I'm trying to search and replace words in a long string in FIOC.
(pseudocode)
for i between 0 and 10:
str = str.replace(words[i], replacements[i])
However, since strings are immutable, the string is copied each time and is slow. Since the length of the words are exactly the same as the replacements, I would like to edit the original string directly. Is that possible somehow?
Name:
Anonymous2010-03-18 21:22
Use list comprehensions: words = [word for word in str]

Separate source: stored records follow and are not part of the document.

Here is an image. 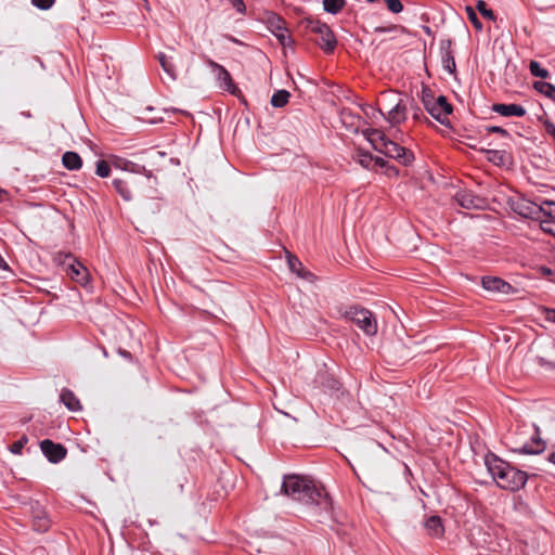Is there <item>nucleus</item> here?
I'll return each instance as SVG.
<instances>
[{
	"label": "nucleus",
	"instance_id": "obj_1",
	"mask_svg": "<svg viewBox=\"0 0 555 555\" xmlns=\"http://www.w3.org/2000/svg\"><path fill=\"white\" fill-rule=\"evenodd\" d=\"M281 491L293 500L312 507L320 516L331 514L333 504L330 495L323 487L317 486L308 477L298 475L285 476Z\"/></svg>",
	"mask_w": 555,
	"mask_h": 555
},
{
	"label": "nucleus",
	"instance_id": "obj_2",
	"mask_svg": "<svg viewBox=\"0 0 555 555\" xmlns=\"http://www.w3.org/2000/svg\"><path fill=\"white\" fill-rule=\"evenodd\" d=\"M485 464L493 480L502 489L518 491L528 480L526 472L517 469L494 453L489 452L486 454Z\"/></svg>",
	"mask_w": 555,
	"mask_h": 555
},
{
	"label": "nucleus",
	"instance_id": "obj_3",
	"mask_svg": "<svg viewBox=\"0 0 555 555\" xmlns=\"http://www.w3.org/2000/svg\"><path fill=\"white\" fill-rule=\"evenodd\" d=\"M302 25L306 30L319 36L317 43L325 53H332L335 50L337 40L327 24L317 18L306 17Z\"/></svg>",
	"mask_w": 555,
	"mask_h": 555
},
{
	"label": "nucleus",
	"instance_id": "obj_4",
	"mask_svg": "<svg viewBox=\"0 0 555 555\" xmlns=\"http://www.w3.org/2000/svg\"><path fill=\"white\" fill-rule=\"evenodd\" d=\"M422 102L428 114L442 125L448 122V117L452 113V106L446 96L435 98L429 89H423Z\"/></svg>",
	"mask_w": 555,
	"mask_h": 555
},
{
	"label": "nucleus",
	"instance_id": "obj_5",
	"mask_svg": "<svg viewBox=\"0 0 555 555\" xmlns=\"http://www.w3.org/2000/svg\"><path fill=\"white\" fill-rule=\"evenodd\" d=\"M343 315L357 324L366 335L373 336L377 333V322L370 310L352 306L346 309Z\"/></svg>",
	"mask_w": 555,
	"mask_h": 555
},
{
	"label": "nucleus",
	"instance_id": "obj_6",
	"mask_svg": "<svg viewBox=\"0 0 555 555\" xmlns=\"http://www.w3.org/2000/svg\"><path fill=\"white\" fill-rule=\"evenodd\" d=\"M205 62L214 73L216 80L218 82V87L220 89L229 92L232 95H237L238 93H241V90L236 87L230 73L224 66L220 65L219 63L215 62L209 57H205Z\"/></svg>",
	"mask_w": 555,
	"mask_h": 555
},
{
	"label": "nucleus",
	"instance_id": "obj_7",
	"mask_svg": "<svg viewBox=\"0 0 555 555\" xmlns=\"http://www.w3.org/2000/svg\"><path fill=\"white\" fill-rule=\"evenodd\" d=\"M512 209L524 218L540 220L544 211V202L538 205L525 197H518L512 201Z\"/></svg>",
	"mask_w": 555,
	"mask_h": 555
},
{
	"label": "nucleus",
	"instance_id": "obj_8",
	"mask_svg": "<svg viewBox=\"0 0 555 555\" xmlns=\"http://www.w3.org/2000/svg\"><path fill=\"white\" fill-rule=\"evenodd\" d=\"M380 153L387 157L395 158L404 166H409L414 160V155L410 150L400 146L398 143L391 140L387 141V144Z\"/></svg>",
	"mask_w": 555,
	"mask_h": 555
},
{
	"label": "nucleus",
	"instance_id": "obj_9",
	"mask_svg": "<svg viewBox=\"0 0 555 555\" xmlns=\"http://www.w3.org/2000/svg\"><path fill=\"white\" fill-rule=\"evenodd\" d=\"M40 449L48 461L53 464L60 463L67 455V449L62 443H56L50 439L40 441Z\"/></svg>",
	"mask_w": 555,
	"mask_h": 555
},
{
	"label": "nucleus",
	"instance_id": "obj_10",
	"mask_svg": "<svg viewBox=\"0 0 555 555\" xmlns=\"http://www.w3.org/2000/svg\"><path fill=\"white\" fill-rule=\"evenodd\" d=\"M455 202L464 209H483L487 206L485 198L474 194L469 190H461L454 196Z\"/></svg>",
	"mask_w": 555,
	"mask_h": 555
},
{
	"label": "nucleus",
	"instance_id": "obj_11",
	"mask_svg": "<svg viewBox=\"0 0 555 555\" xmlns=\"http://www.w3.org/2000/svg\"><path fill=\"white\" fill-rule=\"evenodd\" d=\"M533 427L534 434L531 437V441L519 447H514V452L520 454H540L545 450L546 443L540 437V428L537 425H533Z\"/></svg>",
	"mask_w": 555,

Then just search for each word you want to remove (say `foo') and remove it from the list:
while words.count('foo') > 1:
words.remove('foo')
words.remove('foo')
When you're done, just join the list: str = ' '.join(words)
or don't use FIOC
Name:
Anonymous2010-03-18 21:22
>>1
Turn it into a char array, loop the array to replace words manually, then load it back into the original String object.
Name:
Anonymous2010-03-18 21:27
>>2
Oops. Since you want to replace the words, change the second part to: for old_word,new_word in zip(words,replacements):
i = str.index(old_word)
str[i] = new_word
also str in this case is the list of words
Name:
Anonymous2010-03-18 21:32
>>4
put a while loop in that to search for multiple occurrences of old_word too.
Name:
Anonymous2010-03-18 21:34
interface with C code and use psyco
Name:
Anonymous2010-03-18 21:36
>>2 >>3 >>4
Thanks. Will benchmark these approaches later.
Name:
Anonymous2010-03-18 22:02
>>4
One thing I should say is that
When I want to replace "aaa" with "bbb", I need it to work with "aaa123aaa" -> "bbb123bbb" as well. I don't think this code will do this at the moment.
I wrote some script like this a few months ago. It did a few MB/second, and had some 50 search/replace strings.
I've used CL-PPCRE, first I built the search queries with cl-ppcre:create-scanner which builds a compiled closure which searches for my regexp, and then mass-replaced with cl-ppcre:cl-ppcre:regex-replace-all. Performance was rather good and it solved my problem rather well.
>>9 ppcre:regex-replace-all
Peformance was rather good
No. For a fixed relatively small set of strings custom BM or similar is a much better approach, and will often be the _only_ feasible approach.
>>11
Of course I would expect better performance for a customized search and replace that does not involve the complexities involved with regexps, but in my case:
1) I did 50 search/replace requests over my data repeatedly and was pulling a few MB/sec. That's more than enough for me
2) cl-ppcre's compiled queries are rather fast, and I don't think in case of simple queries for a string, it would be that much slower.
Of course, I could have written an optimized solution in C, which did ONLY what was needed and nothing more, but why would I invest the extra time to code something like that when CL-PPCRE already offered me more performance than I needed?
>>11
Isn't a custom Boltzmann machine kind of overkill for string replacement?
Name:
Anonymous2010-03-19 5:17
>>13
It's probably possible and may in fact be very efficient.1
I was, however, referring to Boyer-Moore integrated with some kind of suffix-trie to enable a single pass.